WHAT IS BEING ASKED:
In the data below, find the line with "2026 BMW X3" and output it along with every later line, exactly, but not the pictures.

====

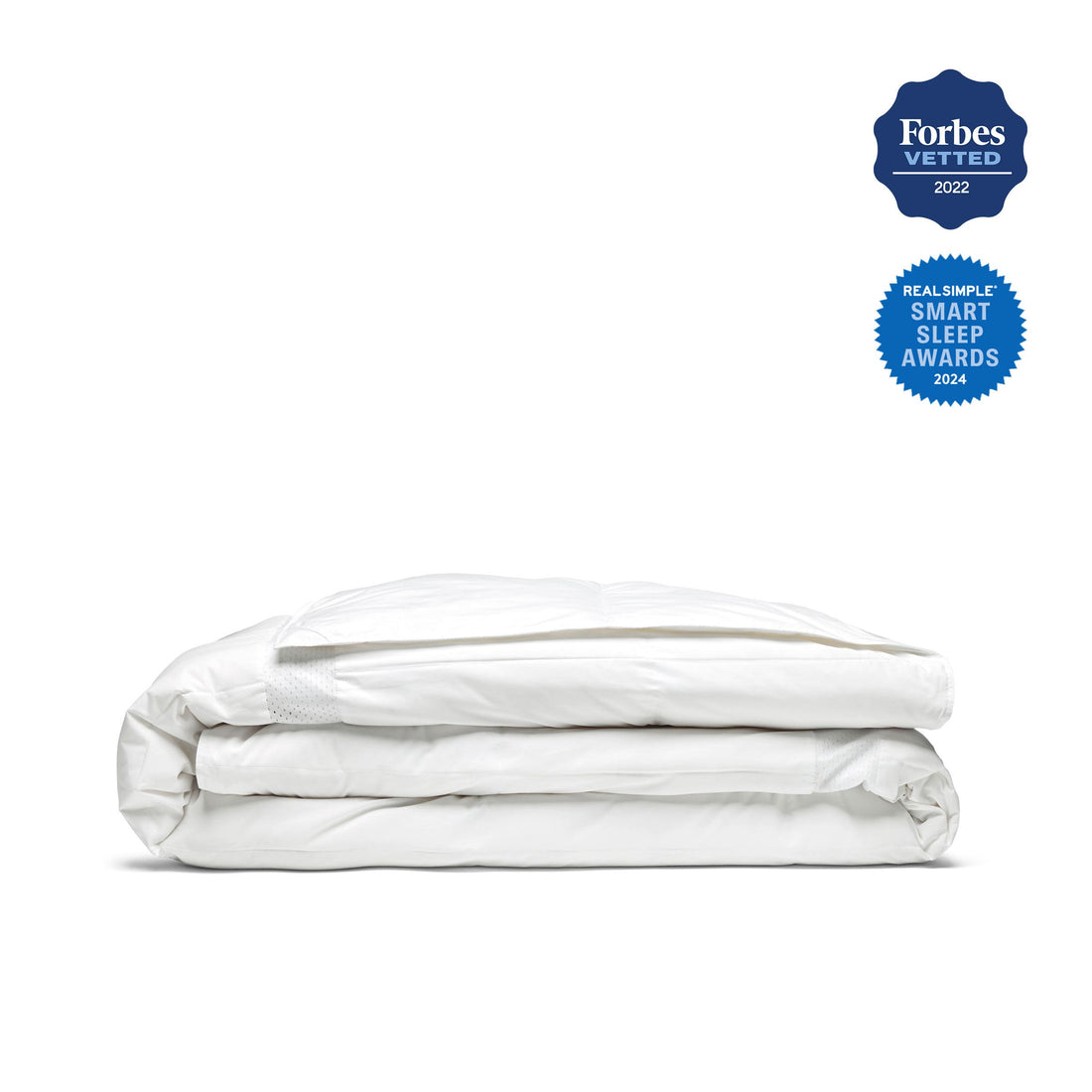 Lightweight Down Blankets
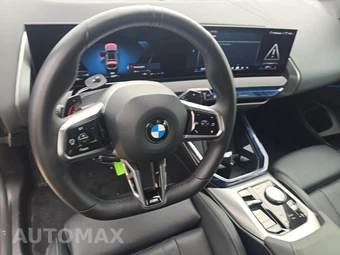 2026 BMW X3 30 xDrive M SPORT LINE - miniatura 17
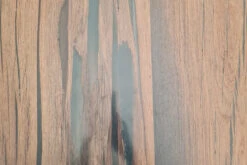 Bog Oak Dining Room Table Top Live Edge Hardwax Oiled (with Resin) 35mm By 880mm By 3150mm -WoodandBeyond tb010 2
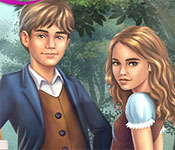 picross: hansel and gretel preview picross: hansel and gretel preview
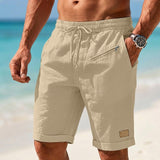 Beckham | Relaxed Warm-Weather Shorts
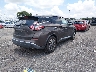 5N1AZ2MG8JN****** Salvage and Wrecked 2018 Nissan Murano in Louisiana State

====

RESULT:
 2026 BMW X3 30 xDrive M SPORT LINE - miniatura 17
 Bog Oak Dining Room Table Top Live Edge Hardwax Oiled (with Resin) 35mm By 880mm By 3150mm -WoodandBeyond tb010 2
 picross: hansel and gretel preview picross: hansel and gretel preview
 Beckham | Relaxed Warm-Weather Shorts
 5N1AZ2MG8JN****** Salvage and Wrecked 2018 Nissan Murano in Louisiana State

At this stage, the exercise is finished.